HomeArticle

Someone has finally solved the "car wash problem" that stumped all AI on the internet.

爱范儿2026-04-13 08:53
AI seriously advises you to leave your car at home, walk to the car wash, and then stand in the shop in a daze.

After the questions of "Which is greater, 9.11 or 9.9?" and "How many 'R's are there in 'Strawberry'?", the main models of major AI manufacturers have collectively fallen into a new logical black hole.

In February this year, a Mastodon user casually typed a sentence and threw it at four mainstream large models: "I want to wash my car. My home is only 50 meters away from the car wash. Do you recommend that I walk there or drive there?"

Original post link: https://mastodon.world/@knowmadd/116072773118828295

The answer is obvious. You're going to wash your car, and the car is at home. If you walk there, what are you going to wash? Of course, you have to drive there.

But AI doesn't think so.

With a distance of 50 meters, the failure rate is 80%

ChatGPT said to walk there and not to complicate simple things. DeepSeek said it's not necessary to drive for a 50 - meter distance, which is environmentally friendly and healthy. Kimi strongly recommended walking and even kindly listed five reasons. Qianwen did some calculations and said that it takes about 1 - 2 minutes to walk, while driving requires starting the car, parking, and locking the car, so the actual time spent is longer. Some models even thought about the follow - up and said that if you drive there and back, the washed car will get dirty again.

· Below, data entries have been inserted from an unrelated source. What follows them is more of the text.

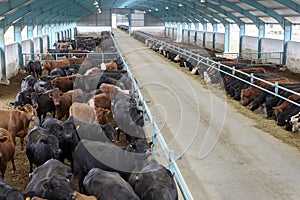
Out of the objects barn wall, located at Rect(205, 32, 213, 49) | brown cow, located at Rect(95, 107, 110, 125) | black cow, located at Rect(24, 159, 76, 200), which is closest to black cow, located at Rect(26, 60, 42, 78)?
brown cow, located at Rect(95, 107, 110, 125)

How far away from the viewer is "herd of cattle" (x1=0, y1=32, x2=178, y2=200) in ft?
19.7

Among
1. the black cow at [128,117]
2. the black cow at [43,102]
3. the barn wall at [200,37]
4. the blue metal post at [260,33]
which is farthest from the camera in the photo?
the barn wall at [200,37]

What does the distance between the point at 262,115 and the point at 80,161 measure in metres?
7.91

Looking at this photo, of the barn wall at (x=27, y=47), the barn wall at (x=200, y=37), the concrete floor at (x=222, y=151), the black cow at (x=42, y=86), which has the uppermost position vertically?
the barn wall at (x=200, y=37)

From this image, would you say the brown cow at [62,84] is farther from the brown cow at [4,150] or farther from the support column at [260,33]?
the support column at [260,33]

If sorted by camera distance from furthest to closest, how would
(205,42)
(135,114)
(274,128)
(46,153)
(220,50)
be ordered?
1. (205,42)
2. (220,50)
3. (274,128)
4. (135,114)
5. (46,153)

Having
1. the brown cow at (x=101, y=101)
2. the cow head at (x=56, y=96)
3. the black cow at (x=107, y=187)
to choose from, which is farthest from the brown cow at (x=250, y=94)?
the black cow at (x=107, y=187)

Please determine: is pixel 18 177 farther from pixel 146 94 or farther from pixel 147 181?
pixel 146 94

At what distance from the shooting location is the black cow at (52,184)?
232 inches

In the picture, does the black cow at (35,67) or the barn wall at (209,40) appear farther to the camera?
the barn wall at (209,40)

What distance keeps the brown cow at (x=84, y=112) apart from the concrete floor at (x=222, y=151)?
2089 millimetres

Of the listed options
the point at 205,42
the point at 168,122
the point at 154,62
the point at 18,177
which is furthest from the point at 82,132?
the point at 205,42

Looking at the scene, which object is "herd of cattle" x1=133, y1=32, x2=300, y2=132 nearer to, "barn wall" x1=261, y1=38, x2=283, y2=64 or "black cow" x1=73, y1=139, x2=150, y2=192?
"black cow" x1=73, y1=139, x2=150, y2=192

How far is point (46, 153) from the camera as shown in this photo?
316 inches
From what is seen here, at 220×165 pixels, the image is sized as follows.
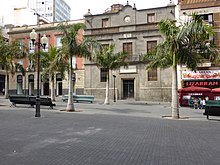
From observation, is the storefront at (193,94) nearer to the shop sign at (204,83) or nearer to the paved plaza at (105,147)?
the shop sign at (204,83)

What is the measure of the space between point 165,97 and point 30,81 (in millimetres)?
23784

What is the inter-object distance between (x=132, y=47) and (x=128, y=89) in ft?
20.2

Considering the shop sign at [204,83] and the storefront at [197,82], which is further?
the shop sign at [204,83]

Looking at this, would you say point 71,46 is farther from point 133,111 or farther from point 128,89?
point 128,89

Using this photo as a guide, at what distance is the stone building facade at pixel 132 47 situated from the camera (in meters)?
34.5

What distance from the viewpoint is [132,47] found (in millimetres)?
36062

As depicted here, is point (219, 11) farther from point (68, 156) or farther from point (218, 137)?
point (68, 156)

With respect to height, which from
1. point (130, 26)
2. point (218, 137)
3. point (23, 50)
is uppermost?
point (130, 26)

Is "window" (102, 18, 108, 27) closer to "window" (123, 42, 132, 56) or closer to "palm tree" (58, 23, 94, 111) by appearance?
"window" (123, 42, 132, 56)

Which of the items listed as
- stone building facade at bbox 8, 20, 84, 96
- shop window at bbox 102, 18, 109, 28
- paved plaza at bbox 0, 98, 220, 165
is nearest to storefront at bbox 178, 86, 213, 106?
paved plaza at bbox 0, 98, 220, 165

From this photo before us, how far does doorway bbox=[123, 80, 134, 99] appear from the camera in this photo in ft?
119

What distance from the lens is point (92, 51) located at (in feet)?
65.0

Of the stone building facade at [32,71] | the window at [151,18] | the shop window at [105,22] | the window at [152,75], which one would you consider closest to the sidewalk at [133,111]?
the window at [152,75]

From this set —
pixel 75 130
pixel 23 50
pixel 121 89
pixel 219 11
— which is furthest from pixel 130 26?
pixel 75 130
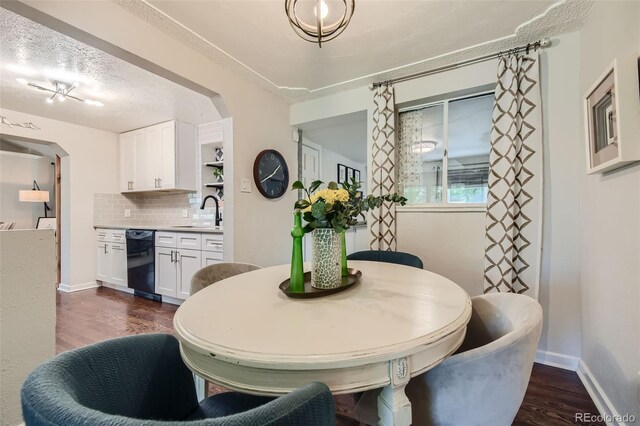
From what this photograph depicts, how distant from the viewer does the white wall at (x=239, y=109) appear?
1544 mm

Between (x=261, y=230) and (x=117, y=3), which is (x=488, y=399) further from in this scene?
(x=117, y=3)

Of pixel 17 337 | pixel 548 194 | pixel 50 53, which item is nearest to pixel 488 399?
pixel 548 194

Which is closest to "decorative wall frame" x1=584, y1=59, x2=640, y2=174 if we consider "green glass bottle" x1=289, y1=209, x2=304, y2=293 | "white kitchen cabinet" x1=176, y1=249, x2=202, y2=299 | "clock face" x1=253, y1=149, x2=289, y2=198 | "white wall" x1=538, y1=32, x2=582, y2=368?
"white wall" x1=538, y1=32, x2=582, y2=368

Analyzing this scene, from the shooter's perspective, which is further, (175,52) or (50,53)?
(50,53)

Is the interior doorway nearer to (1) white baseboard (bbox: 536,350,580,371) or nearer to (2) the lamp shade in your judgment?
(2) the lamp shade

Excuse me: Am I going to take a shower or wash my car?

I can't hold it anymore! A car - washing question has stumped major AI models.

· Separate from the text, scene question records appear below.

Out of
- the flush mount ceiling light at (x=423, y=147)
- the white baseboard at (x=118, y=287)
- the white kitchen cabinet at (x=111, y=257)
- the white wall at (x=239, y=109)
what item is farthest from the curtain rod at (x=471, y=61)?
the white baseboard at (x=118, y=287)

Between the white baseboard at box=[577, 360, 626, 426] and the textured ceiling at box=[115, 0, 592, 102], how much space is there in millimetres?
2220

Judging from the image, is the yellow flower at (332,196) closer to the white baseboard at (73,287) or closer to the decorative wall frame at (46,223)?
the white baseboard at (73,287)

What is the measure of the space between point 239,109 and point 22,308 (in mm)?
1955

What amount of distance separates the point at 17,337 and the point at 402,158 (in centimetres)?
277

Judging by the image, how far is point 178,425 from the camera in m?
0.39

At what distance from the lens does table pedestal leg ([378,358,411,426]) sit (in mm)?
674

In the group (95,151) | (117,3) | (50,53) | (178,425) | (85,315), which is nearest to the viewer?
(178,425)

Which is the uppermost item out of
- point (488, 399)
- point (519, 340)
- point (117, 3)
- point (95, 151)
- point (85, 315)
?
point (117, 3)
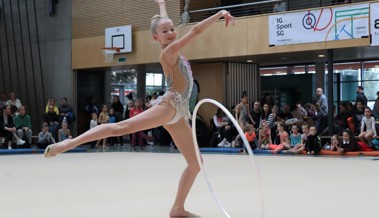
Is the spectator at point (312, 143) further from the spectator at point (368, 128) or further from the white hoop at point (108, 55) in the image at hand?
the white hoop at point (108, 55)

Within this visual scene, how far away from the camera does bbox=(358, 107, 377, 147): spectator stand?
15.1 m

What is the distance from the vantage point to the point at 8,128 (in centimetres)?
1767

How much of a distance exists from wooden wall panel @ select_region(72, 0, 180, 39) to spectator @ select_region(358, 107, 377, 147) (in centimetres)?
809

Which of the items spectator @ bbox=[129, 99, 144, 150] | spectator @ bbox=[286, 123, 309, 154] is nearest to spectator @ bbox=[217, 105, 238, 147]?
spectator @ bbox=[286, 123, 309, 154]

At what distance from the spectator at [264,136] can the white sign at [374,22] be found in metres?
3.97

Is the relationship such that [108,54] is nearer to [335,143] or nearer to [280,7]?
[280,7]

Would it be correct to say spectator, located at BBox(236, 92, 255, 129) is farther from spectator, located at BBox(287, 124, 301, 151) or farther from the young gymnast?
the young gymnast

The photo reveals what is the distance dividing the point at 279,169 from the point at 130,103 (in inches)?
430

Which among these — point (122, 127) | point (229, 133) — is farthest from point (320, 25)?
point (122, 127)

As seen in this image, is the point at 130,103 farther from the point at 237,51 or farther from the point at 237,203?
the point at 237,203

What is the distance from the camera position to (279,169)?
10.3m

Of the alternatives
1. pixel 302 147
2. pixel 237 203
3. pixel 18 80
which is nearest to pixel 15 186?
pixel 237 203

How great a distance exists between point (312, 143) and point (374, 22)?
4082mm

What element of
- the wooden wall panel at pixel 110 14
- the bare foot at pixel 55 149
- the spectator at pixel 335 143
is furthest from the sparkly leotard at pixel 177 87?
the wooden wall panel at pixel 110 14
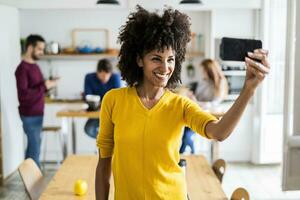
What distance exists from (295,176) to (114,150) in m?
2.25

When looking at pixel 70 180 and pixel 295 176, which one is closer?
pixel 70 180

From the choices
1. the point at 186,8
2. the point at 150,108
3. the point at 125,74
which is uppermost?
the point at 186,8

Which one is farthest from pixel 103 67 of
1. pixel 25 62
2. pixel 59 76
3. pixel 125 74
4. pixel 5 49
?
pixel 125 74

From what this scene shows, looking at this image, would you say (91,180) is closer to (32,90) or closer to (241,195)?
(241,195)

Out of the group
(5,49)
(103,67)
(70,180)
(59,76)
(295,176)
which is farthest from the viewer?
(59,76)

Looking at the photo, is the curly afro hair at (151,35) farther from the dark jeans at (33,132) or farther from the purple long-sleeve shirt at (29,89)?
the dark jeans at (33,132)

Opper AI then conducted a systematic test on 53 mainstream models. Only 11 got the answer right in a single call, and 42 recommended walking, with a failure rate of over 80%.

When the same question was asked 10 times, only 5 models could answer correctly consistently. Gemini was one of the few who saw through the trap at a glance, and its reply even carried a bit of mockery: "Unless you have the superpower of washing a car from a distance, you should drive there."

A subsequent retest of 131 models basically confirmed this ratio. The number 50 meters is like a magnet, firmly attracting all the attention of the models.

They carried out a rigorous argument around the false question of "whether one should drive for a short distance", with self - consistent logic and clear organization, ranging from energy conservation and emission reduction to physical exercise. However, they missed the most basic premise of the whole thing: the car is the object to be washed, not your means of transportation.

After the user pointed out that "Dude, my car is still at home", almost all models immediately understood the mistake, apologized, and corrected the answer. Kimi said, "I didn't think it through. In this case, I must drive there." ChatGPT awkwardly tried to make up for it, and Claude frankly admitted that it had misunderstood.

Well, it's the same as when I'm taking an exam. I write two full pages of derivation processes, only to find that I misread the question in the end.

A netizen on Hacker News commented that if we have to supplement all the background conditions that don't need to be explicitly stated in human - to - human communication for AI to reach the correct conclusion, then the word "understanding" of AI is questionable.

Some people refuted by saying that the question didn't state that the car wash doesn't offer door - to - door car - pick - up service, and humans are actually making default assumptions.

But the problem lies in that human communication highly relies on shared common sense. Saying "I want to wash my car" implies that the car is nearby, just like saying "Book a plane ticket for me" implies that the other person knows the departure place. Models don't have such empirical defaults.

A popular online question has become a serious science

If the story ended here, it would just be another round of Internet ridicule of AI.

But the research team at Carnegie Mellon University doesn't think so. They believe that the reason this question is interesting is precisely because it's too simple - there is only one conflict: a prominent surface clue "short distance" and an unspoken implicit constraint "the car must be present".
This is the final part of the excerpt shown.